[start of EXERCISE MATERIALS]

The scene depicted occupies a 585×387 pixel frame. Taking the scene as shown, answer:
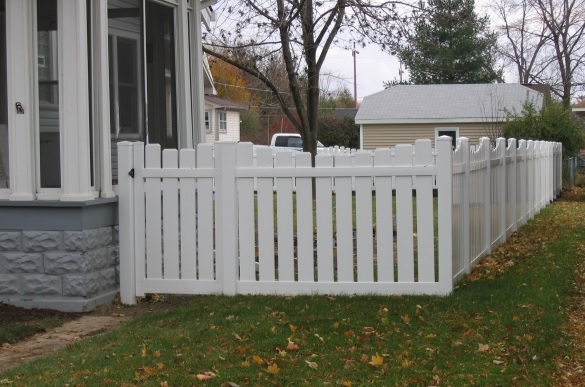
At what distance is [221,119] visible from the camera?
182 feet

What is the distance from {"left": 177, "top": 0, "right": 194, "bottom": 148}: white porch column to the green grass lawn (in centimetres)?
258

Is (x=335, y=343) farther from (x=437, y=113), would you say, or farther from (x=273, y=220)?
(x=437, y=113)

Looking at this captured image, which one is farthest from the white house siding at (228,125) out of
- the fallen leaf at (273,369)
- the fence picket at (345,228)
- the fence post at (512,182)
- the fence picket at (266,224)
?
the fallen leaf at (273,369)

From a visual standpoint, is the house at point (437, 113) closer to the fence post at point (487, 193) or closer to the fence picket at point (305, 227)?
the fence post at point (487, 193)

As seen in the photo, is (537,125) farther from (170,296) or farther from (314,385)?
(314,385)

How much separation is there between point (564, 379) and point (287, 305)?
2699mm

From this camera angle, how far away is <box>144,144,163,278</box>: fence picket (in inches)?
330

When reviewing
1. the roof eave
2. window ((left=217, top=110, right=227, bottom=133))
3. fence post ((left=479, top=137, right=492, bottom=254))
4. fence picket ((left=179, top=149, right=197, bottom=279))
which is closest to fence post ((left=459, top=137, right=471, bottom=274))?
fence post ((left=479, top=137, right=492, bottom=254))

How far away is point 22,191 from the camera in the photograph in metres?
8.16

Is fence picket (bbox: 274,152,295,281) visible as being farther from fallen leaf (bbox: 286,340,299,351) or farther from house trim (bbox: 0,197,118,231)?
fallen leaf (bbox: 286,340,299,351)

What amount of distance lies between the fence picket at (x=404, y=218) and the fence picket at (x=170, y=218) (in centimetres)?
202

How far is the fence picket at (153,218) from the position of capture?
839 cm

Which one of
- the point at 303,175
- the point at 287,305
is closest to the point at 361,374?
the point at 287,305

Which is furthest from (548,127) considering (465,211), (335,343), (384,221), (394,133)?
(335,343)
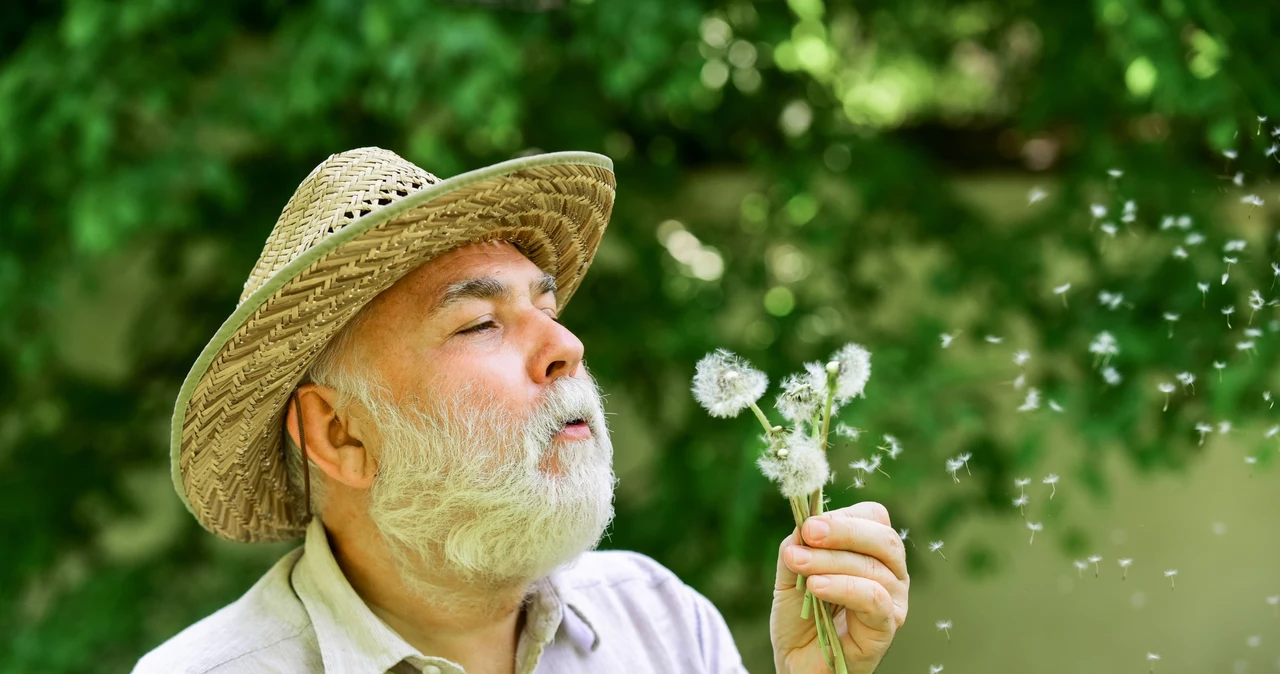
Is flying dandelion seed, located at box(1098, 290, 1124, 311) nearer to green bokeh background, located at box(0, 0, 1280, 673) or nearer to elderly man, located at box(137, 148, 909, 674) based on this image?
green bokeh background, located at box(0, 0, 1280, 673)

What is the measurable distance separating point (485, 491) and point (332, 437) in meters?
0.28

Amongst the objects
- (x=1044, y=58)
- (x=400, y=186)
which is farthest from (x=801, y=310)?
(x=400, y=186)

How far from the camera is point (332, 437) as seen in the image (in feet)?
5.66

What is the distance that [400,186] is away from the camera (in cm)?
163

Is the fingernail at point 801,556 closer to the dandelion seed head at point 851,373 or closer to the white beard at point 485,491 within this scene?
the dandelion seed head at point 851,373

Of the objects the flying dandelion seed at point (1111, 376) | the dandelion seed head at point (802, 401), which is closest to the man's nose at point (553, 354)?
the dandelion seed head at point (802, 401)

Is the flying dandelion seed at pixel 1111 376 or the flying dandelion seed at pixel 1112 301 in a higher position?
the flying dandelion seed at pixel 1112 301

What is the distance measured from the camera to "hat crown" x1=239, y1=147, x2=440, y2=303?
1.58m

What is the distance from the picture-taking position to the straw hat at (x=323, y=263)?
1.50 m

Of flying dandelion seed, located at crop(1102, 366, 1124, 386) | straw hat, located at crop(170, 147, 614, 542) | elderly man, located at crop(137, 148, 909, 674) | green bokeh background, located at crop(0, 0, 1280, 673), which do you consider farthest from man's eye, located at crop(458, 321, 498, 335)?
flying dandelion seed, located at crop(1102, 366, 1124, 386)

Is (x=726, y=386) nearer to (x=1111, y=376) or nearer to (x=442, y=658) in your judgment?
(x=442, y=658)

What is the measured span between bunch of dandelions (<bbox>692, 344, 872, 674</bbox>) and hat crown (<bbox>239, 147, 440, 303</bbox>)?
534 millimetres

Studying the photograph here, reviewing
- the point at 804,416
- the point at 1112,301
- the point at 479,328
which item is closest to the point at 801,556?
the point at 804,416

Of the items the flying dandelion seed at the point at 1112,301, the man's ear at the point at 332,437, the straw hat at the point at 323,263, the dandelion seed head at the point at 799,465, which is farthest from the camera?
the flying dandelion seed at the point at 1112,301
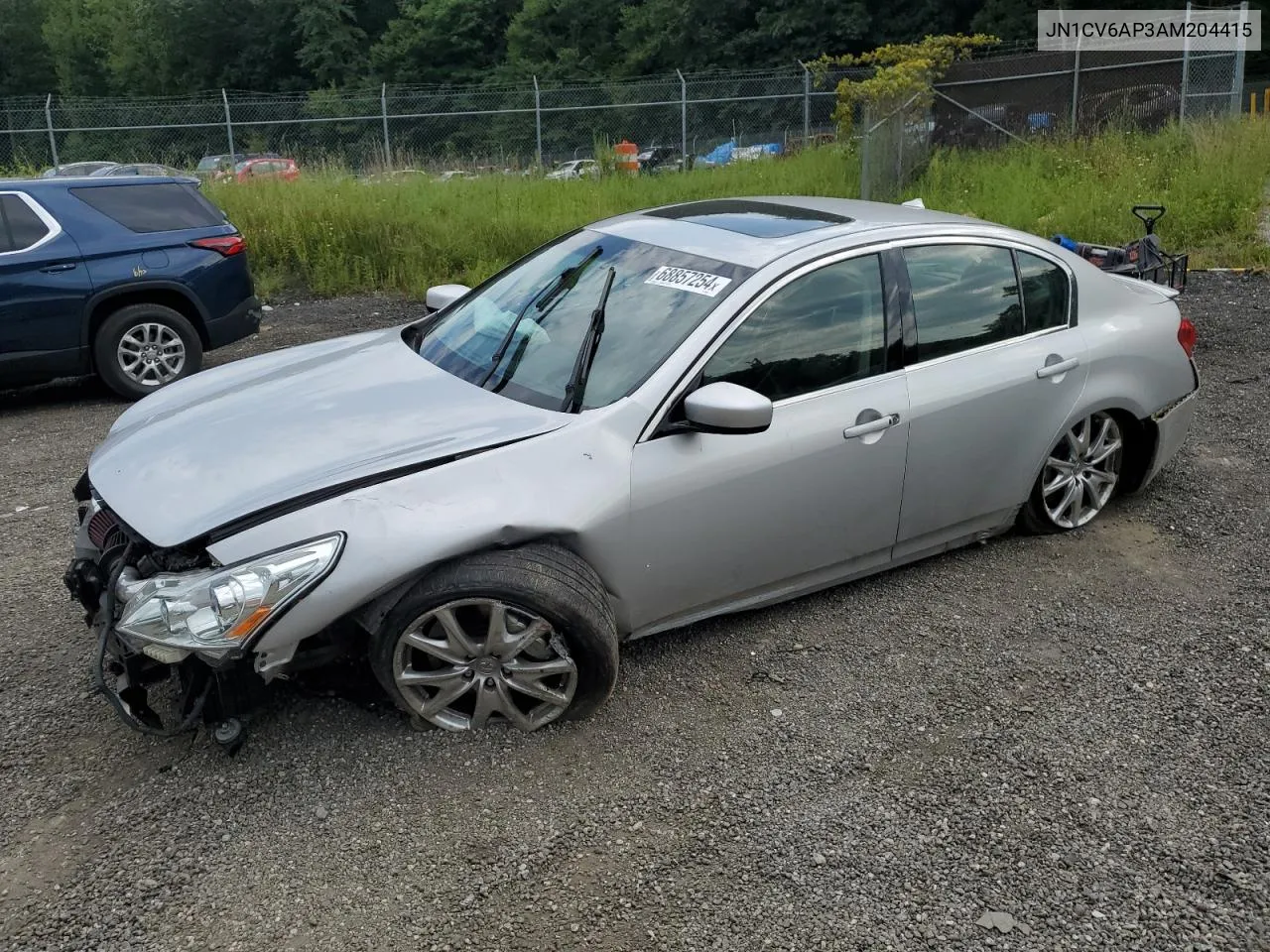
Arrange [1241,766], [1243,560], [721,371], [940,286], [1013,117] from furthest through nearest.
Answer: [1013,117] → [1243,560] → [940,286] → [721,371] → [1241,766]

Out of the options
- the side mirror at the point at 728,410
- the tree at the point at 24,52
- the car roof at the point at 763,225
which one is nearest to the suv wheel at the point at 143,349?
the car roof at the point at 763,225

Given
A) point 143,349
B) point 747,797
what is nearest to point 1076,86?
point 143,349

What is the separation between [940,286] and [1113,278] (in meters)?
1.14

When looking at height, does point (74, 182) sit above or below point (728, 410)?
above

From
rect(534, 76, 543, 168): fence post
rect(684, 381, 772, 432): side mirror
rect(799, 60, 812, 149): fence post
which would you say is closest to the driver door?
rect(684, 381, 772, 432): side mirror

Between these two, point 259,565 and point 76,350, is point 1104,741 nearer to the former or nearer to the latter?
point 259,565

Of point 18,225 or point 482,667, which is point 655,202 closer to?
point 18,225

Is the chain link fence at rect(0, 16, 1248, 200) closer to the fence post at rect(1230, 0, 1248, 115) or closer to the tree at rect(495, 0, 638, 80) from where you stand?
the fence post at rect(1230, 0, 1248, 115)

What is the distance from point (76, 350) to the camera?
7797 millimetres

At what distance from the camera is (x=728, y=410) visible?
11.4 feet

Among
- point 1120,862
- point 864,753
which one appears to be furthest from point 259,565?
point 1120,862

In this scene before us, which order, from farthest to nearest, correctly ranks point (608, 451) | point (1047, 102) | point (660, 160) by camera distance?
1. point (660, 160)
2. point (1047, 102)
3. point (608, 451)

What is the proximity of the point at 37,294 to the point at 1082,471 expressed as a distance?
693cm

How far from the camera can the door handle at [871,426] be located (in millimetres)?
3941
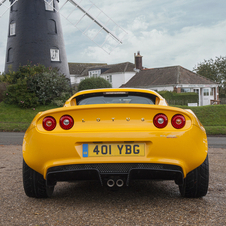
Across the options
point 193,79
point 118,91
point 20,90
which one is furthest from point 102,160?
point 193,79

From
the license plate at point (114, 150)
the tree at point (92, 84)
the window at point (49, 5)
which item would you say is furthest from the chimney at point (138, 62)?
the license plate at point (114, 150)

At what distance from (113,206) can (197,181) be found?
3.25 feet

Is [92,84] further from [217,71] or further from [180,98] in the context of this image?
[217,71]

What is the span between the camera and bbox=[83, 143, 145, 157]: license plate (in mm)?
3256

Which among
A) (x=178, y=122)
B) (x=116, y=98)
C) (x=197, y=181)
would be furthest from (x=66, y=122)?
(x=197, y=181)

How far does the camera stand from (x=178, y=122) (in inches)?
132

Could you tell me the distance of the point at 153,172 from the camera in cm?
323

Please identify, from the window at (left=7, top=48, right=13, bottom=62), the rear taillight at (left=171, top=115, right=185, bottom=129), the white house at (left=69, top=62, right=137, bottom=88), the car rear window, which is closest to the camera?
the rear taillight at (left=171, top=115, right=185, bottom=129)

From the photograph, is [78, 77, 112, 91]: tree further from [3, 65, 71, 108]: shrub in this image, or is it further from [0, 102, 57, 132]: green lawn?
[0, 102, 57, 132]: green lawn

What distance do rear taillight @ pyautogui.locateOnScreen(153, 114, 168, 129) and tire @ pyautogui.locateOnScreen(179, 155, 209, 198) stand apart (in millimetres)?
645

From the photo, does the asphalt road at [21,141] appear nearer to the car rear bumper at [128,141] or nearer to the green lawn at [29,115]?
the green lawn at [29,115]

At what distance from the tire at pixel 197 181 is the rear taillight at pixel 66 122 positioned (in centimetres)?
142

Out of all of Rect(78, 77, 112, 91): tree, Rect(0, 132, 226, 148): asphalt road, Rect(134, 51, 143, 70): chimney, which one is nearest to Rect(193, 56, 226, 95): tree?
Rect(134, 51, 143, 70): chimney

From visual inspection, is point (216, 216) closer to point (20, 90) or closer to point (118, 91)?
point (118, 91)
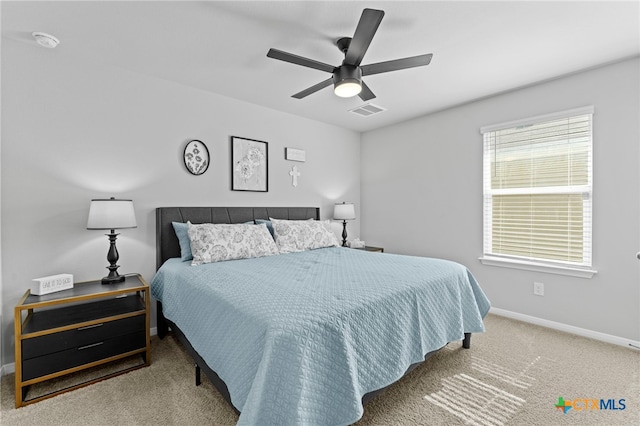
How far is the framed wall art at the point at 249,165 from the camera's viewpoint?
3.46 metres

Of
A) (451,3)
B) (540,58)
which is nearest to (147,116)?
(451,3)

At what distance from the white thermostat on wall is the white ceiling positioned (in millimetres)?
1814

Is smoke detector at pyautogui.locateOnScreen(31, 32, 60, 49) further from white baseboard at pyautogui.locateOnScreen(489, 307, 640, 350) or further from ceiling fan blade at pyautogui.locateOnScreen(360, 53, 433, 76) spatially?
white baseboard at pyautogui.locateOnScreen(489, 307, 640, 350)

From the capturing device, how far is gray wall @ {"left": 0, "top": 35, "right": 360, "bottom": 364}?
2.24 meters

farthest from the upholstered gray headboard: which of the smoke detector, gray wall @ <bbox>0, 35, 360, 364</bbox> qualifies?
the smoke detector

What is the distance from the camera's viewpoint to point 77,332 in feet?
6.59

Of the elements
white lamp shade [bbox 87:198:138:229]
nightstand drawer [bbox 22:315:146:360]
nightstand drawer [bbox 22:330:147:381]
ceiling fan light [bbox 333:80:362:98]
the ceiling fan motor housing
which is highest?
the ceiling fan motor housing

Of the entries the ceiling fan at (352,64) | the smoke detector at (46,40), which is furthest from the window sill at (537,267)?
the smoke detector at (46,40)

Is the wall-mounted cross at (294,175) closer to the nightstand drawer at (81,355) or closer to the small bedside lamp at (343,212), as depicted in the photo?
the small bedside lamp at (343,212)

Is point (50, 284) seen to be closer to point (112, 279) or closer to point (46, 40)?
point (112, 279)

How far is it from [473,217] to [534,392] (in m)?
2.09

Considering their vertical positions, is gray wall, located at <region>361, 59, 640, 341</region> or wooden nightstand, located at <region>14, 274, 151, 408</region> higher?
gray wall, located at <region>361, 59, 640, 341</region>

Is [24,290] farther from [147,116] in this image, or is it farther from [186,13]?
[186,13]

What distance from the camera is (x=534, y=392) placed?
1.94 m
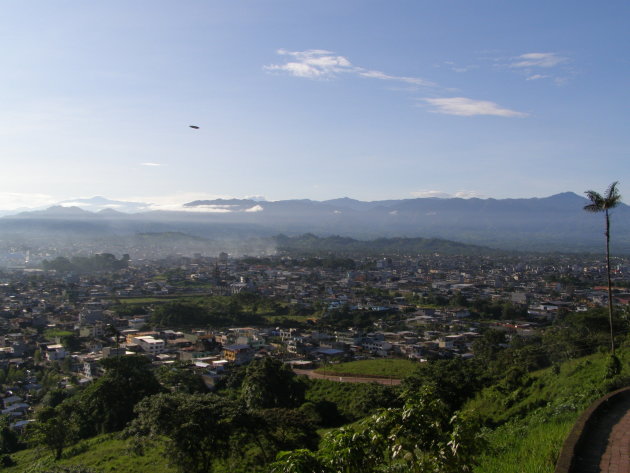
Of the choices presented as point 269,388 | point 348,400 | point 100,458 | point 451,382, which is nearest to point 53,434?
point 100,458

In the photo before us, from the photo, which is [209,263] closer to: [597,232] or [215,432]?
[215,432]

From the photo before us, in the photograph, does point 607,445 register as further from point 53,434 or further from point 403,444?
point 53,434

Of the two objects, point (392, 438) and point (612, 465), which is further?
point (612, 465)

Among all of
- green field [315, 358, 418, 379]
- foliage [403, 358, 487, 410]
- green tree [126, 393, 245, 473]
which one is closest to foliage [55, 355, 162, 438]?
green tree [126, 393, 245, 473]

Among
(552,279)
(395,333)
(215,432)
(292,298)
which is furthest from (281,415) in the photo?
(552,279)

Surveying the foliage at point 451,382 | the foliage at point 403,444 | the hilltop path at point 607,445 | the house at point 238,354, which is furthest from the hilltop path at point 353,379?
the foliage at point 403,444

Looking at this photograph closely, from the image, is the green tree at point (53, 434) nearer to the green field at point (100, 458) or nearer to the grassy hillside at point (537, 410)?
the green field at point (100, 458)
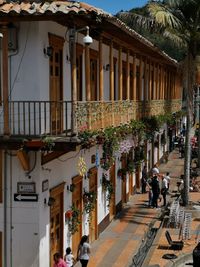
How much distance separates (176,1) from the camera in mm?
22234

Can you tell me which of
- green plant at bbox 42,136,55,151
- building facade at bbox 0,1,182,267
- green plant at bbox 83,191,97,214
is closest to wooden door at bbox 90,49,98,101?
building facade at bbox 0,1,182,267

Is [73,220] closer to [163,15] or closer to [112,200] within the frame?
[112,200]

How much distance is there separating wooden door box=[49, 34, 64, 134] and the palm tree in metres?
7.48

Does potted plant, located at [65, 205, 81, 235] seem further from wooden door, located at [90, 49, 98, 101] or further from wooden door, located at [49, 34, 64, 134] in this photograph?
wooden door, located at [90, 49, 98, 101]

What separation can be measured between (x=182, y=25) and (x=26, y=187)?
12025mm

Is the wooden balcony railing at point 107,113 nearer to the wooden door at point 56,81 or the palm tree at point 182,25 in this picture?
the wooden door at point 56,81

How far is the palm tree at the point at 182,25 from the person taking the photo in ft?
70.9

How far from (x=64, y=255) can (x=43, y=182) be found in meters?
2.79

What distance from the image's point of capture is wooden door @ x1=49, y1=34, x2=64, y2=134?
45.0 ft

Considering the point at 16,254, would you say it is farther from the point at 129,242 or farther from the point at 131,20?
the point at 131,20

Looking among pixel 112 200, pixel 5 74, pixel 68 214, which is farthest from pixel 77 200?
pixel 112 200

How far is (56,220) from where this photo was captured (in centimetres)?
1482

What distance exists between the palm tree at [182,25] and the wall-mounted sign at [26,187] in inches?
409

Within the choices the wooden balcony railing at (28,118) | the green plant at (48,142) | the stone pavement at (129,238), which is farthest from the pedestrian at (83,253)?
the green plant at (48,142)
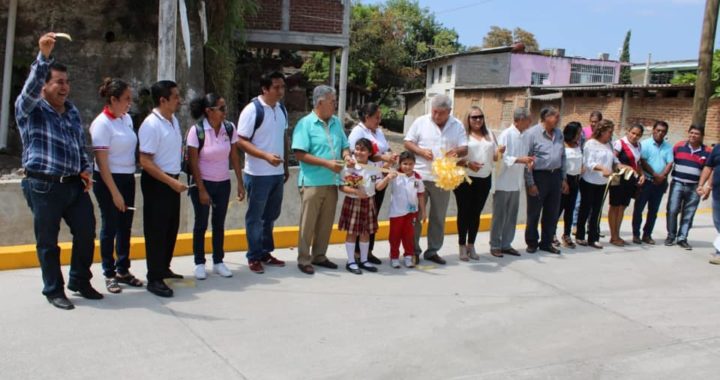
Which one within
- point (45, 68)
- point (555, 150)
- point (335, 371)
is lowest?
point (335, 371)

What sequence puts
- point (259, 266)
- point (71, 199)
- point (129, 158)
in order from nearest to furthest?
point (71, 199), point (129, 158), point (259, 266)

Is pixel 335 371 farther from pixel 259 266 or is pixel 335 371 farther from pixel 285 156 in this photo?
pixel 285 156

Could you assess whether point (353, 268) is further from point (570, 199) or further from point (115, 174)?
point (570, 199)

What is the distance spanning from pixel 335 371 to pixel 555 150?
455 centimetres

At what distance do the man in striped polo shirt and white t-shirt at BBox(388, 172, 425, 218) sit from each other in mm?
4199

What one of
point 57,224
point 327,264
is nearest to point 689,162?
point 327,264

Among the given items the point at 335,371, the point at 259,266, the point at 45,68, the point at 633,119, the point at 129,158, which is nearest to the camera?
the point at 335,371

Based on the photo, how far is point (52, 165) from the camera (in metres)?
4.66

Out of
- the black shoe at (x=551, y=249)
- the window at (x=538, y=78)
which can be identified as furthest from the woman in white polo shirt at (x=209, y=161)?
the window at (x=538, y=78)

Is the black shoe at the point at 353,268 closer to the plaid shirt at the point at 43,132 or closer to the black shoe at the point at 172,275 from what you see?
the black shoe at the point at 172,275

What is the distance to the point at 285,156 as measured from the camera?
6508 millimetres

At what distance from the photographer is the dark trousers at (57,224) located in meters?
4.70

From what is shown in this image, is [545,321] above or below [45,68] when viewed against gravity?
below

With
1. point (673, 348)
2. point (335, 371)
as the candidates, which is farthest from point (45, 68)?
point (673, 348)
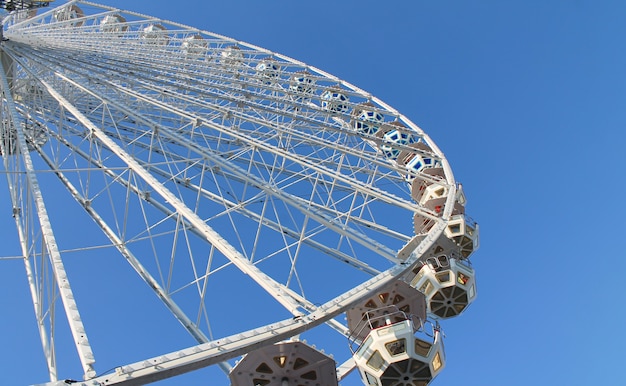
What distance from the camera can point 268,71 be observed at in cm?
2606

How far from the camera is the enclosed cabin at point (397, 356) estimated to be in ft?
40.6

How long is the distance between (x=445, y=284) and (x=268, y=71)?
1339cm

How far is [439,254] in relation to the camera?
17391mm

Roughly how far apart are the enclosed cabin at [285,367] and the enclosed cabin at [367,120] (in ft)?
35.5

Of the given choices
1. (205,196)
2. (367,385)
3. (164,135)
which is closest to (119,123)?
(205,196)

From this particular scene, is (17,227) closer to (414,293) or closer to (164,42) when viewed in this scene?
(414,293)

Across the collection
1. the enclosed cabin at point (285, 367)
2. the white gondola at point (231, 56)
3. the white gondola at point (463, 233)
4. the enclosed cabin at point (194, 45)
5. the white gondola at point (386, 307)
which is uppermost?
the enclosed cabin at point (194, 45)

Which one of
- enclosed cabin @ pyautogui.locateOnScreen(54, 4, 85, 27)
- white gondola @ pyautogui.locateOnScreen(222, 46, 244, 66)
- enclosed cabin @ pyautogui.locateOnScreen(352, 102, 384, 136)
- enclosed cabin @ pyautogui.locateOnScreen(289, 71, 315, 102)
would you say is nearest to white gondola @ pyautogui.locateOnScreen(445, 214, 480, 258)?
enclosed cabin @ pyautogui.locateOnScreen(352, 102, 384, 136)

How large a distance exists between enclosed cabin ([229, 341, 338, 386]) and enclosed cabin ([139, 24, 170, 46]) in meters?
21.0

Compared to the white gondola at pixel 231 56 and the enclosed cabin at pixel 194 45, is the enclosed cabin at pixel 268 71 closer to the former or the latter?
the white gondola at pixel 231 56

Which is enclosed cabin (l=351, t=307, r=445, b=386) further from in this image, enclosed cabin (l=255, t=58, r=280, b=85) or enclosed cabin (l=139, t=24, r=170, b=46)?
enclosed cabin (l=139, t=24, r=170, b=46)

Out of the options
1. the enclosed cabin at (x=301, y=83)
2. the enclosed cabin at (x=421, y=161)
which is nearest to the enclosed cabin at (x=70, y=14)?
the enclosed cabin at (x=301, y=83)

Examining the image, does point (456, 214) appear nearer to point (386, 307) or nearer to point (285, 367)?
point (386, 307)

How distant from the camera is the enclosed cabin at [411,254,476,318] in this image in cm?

[end of EXERCISE MATERIALS]

**WHAT IS NEEDED:**
Put the lines between the one holding "Could you assess" and the one holding "455 centimetres", inclusive, into a numbered list, skipping any blank lines.

**TASK RESPONSE:**
1. Could you assess whether point (353, 268) is further from point (570, 199) or further from point (115, 174)?
2. point (570, 199)
3. What is the distance spanning from pixel 335 371 to pixel 555 150?
4. 455 centimetres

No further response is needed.